**STUDY MATERIAL:**
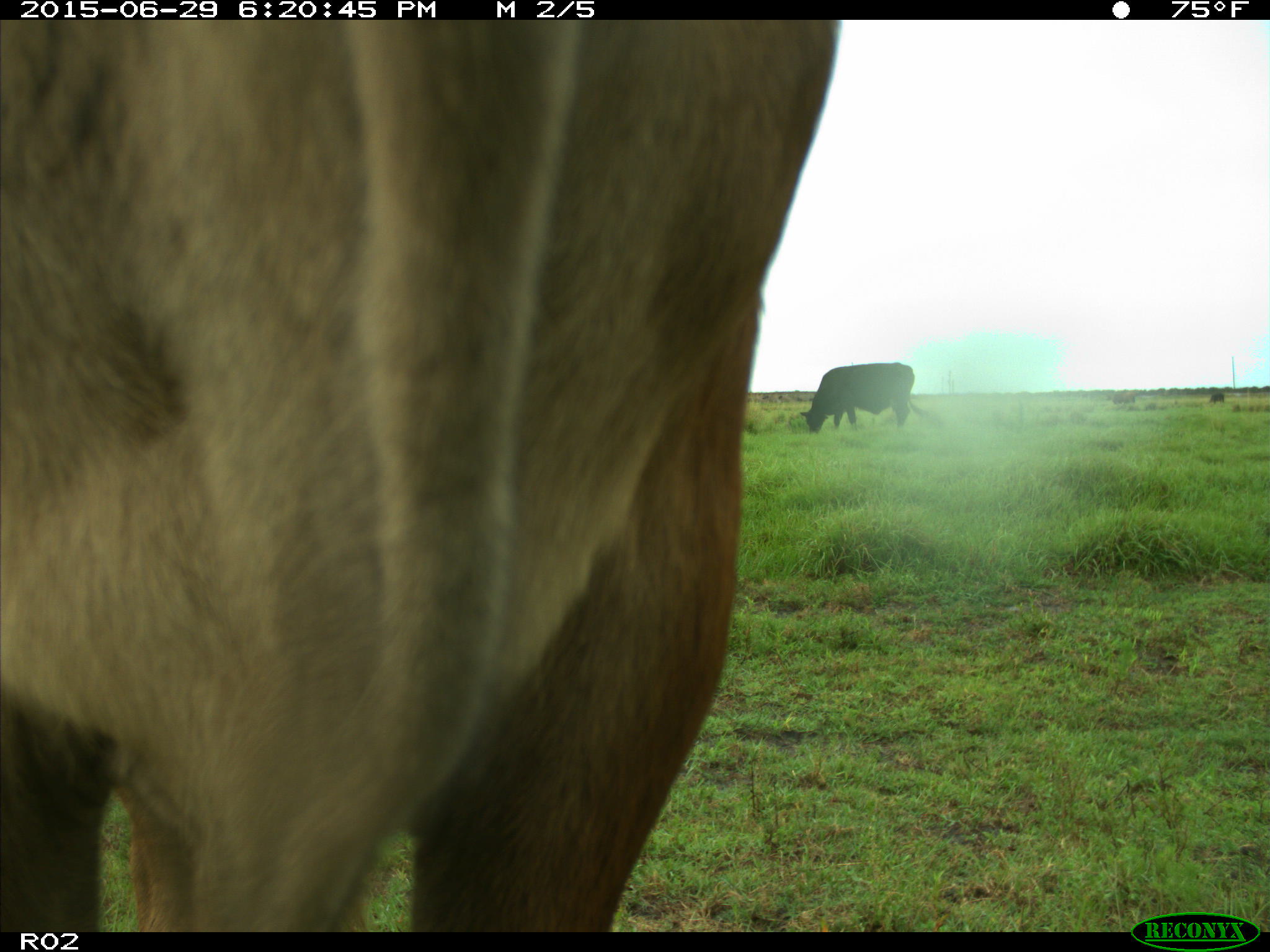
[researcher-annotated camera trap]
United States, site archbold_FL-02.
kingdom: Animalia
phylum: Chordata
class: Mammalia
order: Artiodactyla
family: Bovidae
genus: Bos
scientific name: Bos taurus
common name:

**EXERCISE GOAL:**
Keep every word of the material exactly as given. Drop the pictures.

**SOLUTION FOR THIS PROBLEM:**
[researcher-annotated camera trap]
United States, site archbold_FL-02.
kingdom: Animalia
phylum: Chordata
class: Mammalia
order: Artiodactyla
family: Bovidae
genus: Bos
scientific name: Bos taurus
common name:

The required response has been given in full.